靈逍喊了沒幾聲,就聽到從竹林深處傳來一個略微沉悶的聲音:“靈逍,這才幾天,憐兒怎么就成了這個樣子?”
靈逍看到一個青年,頭發略紫,氣度不凡,然而最顯眼的竟是那額上的孝帶和一身麻衣:“你是紫宇?真的是你?”
“靈逍,你當初不是答應我會照顧好憐兒的嘛?她現在怎么成了這個樣子?”紫宇看著黎心憐面目青白,雙眼血紅,嘴唇發紫,縱是再怎么美若天仙,這番相貌也太過滲人。
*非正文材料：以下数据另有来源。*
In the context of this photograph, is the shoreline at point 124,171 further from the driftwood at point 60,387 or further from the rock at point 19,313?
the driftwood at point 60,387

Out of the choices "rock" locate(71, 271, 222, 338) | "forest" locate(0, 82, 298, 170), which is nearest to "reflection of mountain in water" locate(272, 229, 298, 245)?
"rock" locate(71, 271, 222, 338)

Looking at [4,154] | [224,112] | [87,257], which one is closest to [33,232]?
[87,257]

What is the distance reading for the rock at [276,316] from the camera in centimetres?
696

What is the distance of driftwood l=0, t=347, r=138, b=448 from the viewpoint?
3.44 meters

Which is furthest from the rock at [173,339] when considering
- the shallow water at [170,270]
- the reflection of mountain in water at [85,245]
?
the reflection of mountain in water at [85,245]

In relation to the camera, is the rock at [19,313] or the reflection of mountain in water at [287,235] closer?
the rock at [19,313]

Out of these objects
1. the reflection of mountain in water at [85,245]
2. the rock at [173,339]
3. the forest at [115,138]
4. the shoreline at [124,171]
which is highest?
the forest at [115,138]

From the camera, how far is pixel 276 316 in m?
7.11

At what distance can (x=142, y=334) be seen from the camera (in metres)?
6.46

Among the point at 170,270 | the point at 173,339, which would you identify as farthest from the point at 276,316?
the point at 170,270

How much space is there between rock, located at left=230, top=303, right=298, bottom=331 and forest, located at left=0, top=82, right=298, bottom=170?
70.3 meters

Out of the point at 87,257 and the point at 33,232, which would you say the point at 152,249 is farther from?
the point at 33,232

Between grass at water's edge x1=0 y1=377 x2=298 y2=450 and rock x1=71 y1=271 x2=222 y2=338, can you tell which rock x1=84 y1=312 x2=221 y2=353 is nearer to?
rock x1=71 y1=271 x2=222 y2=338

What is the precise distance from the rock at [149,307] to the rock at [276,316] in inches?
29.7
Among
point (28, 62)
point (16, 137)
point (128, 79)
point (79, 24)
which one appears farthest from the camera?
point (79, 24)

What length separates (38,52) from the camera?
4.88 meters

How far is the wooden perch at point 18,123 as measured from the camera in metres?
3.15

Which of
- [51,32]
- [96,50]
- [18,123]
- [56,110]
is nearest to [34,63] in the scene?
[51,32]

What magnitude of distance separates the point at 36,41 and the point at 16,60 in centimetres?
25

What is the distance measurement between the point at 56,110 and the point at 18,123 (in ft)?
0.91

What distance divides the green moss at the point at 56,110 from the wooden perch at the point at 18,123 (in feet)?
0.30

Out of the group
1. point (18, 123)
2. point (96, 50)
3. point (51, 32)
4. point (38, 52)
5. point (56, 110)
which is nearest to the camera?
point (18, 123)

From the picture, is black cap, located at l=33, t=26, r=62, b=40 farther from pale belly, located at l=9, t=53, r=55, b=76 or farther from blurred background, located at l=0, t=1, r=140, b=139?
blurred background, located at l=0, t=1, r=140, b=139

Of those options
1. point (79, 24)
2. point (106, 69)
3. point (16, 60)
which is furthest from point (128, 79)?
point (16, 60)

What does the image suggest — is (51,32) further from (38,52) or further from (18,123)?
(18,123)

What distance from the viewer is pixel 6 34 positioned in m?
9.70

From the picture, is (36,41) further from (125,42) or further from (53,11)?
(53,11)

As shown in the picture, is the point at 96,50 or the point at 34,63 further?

靈逍無奈:“我也不清楚為何如變成這樣。三日前憐兒聽到黎伯的死訊,整個人就暈了過去,醒過來的時候就成了這幅模樣,我也很心痛,可我探查她的經脈之后,發現她體內有一股極其冰寒的氣息,很強大,卻完全卻別與內氣,這種情況我也是聞所未聞,”
黎心憐瞪著血目直視紫宇,語氣里透著極端的憤怒:“其他不用說了,紫宇,告訴我,是誰殺了我爹?”
“我也并不知曉,但能肯定的是,王城主參與了此事,而黎府中的高手實力雖說比不上那些有名的一流門派,但是有一位七品巔峰的閻道人坐鎮,還有數十位中級高級的高手,我猜至少得兩名八品宗師才有可能。”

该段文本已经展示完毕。